# DATA FOR THIS TASK
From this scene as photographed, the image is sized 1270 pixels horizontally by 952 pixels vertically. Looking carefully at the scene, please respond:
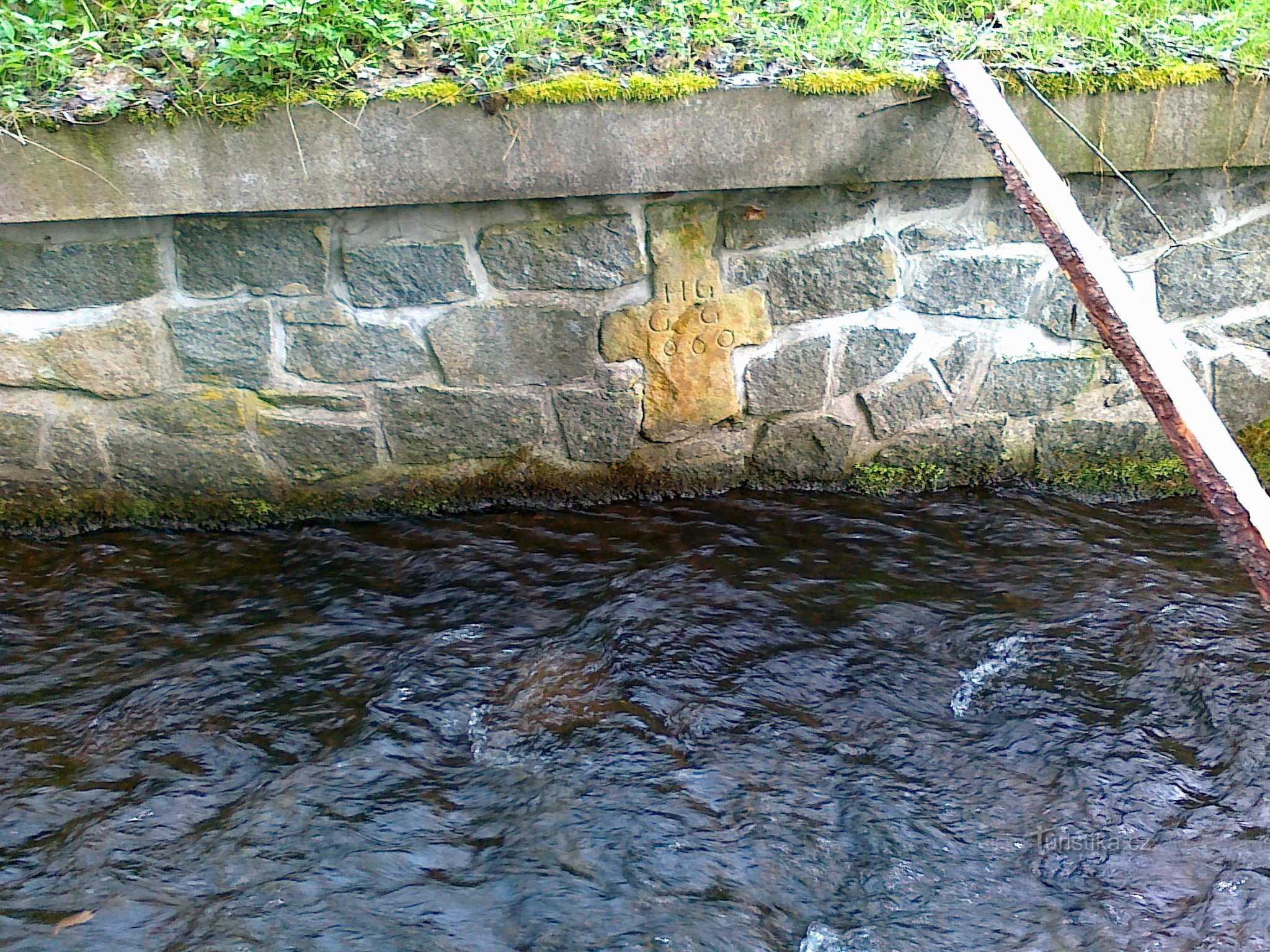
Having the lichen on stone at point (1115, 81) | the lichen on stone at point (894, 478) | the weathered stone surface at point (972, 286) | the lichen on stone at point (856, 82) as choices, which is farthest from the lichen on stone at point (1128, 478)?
the lichen on stone at point (856, 82)

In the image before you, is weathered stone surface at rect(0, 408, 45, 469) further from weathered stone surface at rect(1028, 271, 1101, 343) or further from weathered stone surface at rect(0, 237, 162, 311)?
weathered stone surface at rect(1028, 271, 1101, 343)

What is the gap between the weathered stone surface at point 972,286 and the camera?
2.72 m

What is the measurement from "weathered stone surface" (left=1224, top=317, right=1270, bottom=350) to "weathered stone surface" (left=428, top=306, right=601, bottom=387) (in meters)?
1.76

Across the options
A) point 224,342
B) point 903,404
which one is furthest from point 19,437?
point 903,404

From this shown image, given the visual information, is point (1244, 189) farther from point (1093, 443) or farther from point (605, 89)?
point (605, 89)

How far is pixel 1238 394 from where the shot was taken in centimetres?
299

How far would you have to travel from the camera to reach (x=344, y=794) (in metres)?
1.96

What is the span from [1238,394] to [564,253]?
209 centimetres

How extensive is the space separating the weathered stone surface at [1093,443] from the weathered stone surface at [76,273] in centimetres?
254

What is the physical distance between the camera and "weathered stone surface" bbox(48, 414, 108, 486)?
2.60m

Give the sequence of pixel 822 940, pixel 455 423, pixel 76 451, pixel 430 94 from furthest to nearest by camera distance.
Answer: pixel 455 423 < pixel 76 451 < pixel 430 94 < pixel 822 940

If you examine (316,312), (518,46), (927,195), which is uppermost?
(518,46)

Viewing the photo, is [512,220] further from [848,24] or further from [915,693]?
[915,693]

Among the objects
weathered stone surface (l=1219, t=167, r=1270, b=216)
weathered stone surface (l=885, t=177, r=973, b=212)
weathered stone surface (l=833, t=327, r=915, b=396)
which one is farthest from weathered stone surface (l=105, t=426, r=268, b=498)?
weathered stone surface (l=1219, t=167, r=1270, b=216)
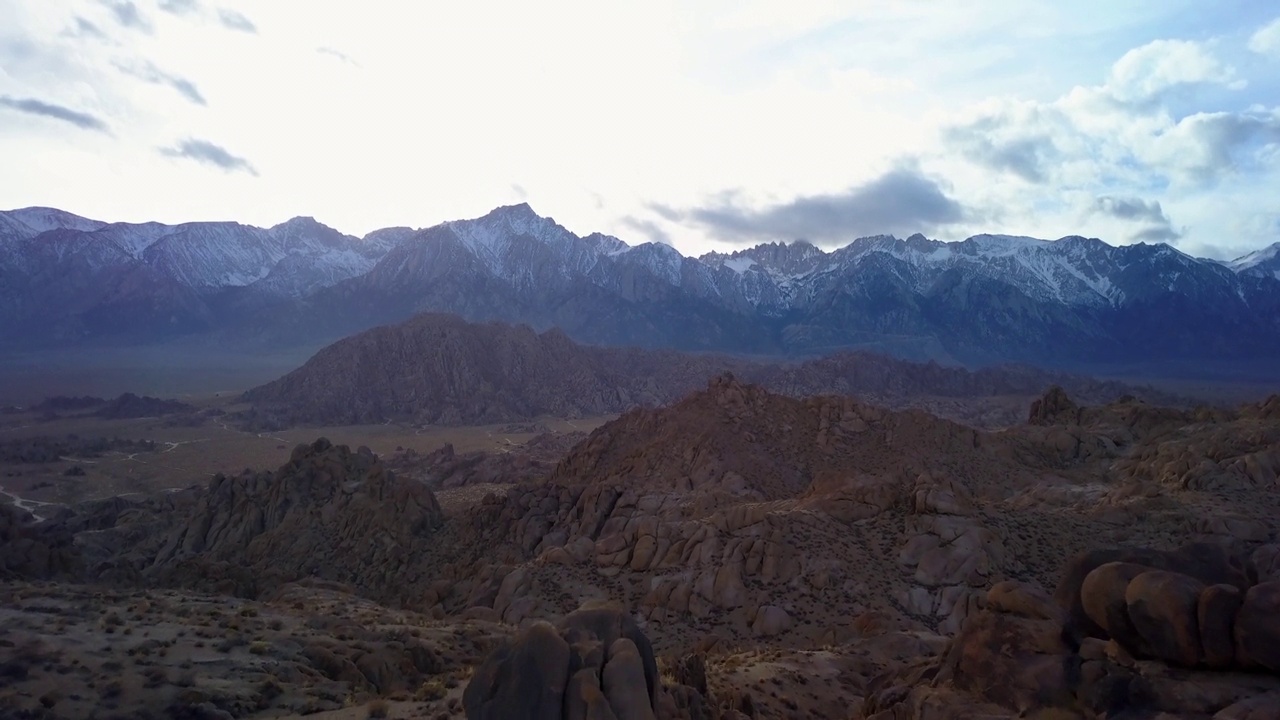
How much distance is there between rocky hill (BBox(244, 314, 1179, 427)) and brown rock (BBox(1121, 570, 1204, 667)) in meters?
94.1

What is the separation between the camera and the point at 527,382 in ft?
432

# WHAT IS NEEDED
Quote the records exactly, starting with the line that contains "Give the sequence" and going on through the end of the records, and leave out the pictures.

# EXERCISE ANSWER
Give the sequence of pixel 822 940, pixel 455 423, pixel 76 451, pixel 430 94 from furthest to nearest by camera distance.
Answer: pixel 455 423 < pixel 76 451 < pixel 430 94 < pixel 822 940

If you examine (316,312), (518,46), (927,195), which is uppermost?
(518,46)

Viewing the photo, is [512,220] further from [848,24] or further from [915,693]?
[915,693]

Among the objects
weathered stone surface (l=1219, t=167, r=1270, b=216)
weathered stone surface (l=885, t=177, r=973, b=212)
weathered stone surface (l=833, t=327, r=915, b=396)
which one is farthest from weathered stone surface (l=105, t=426, r=268, b=498)?
weathered stone surface (l=1219, t=167, r=1270, b=216)
How much distance is there between rocky hill (BBox(244, 314, 1179, 427)) and brown rock (BBox(1121, 570, 1204, 667)) in meters?
94.1

What is the separation between the camera and the point at 527,382 in ft?
432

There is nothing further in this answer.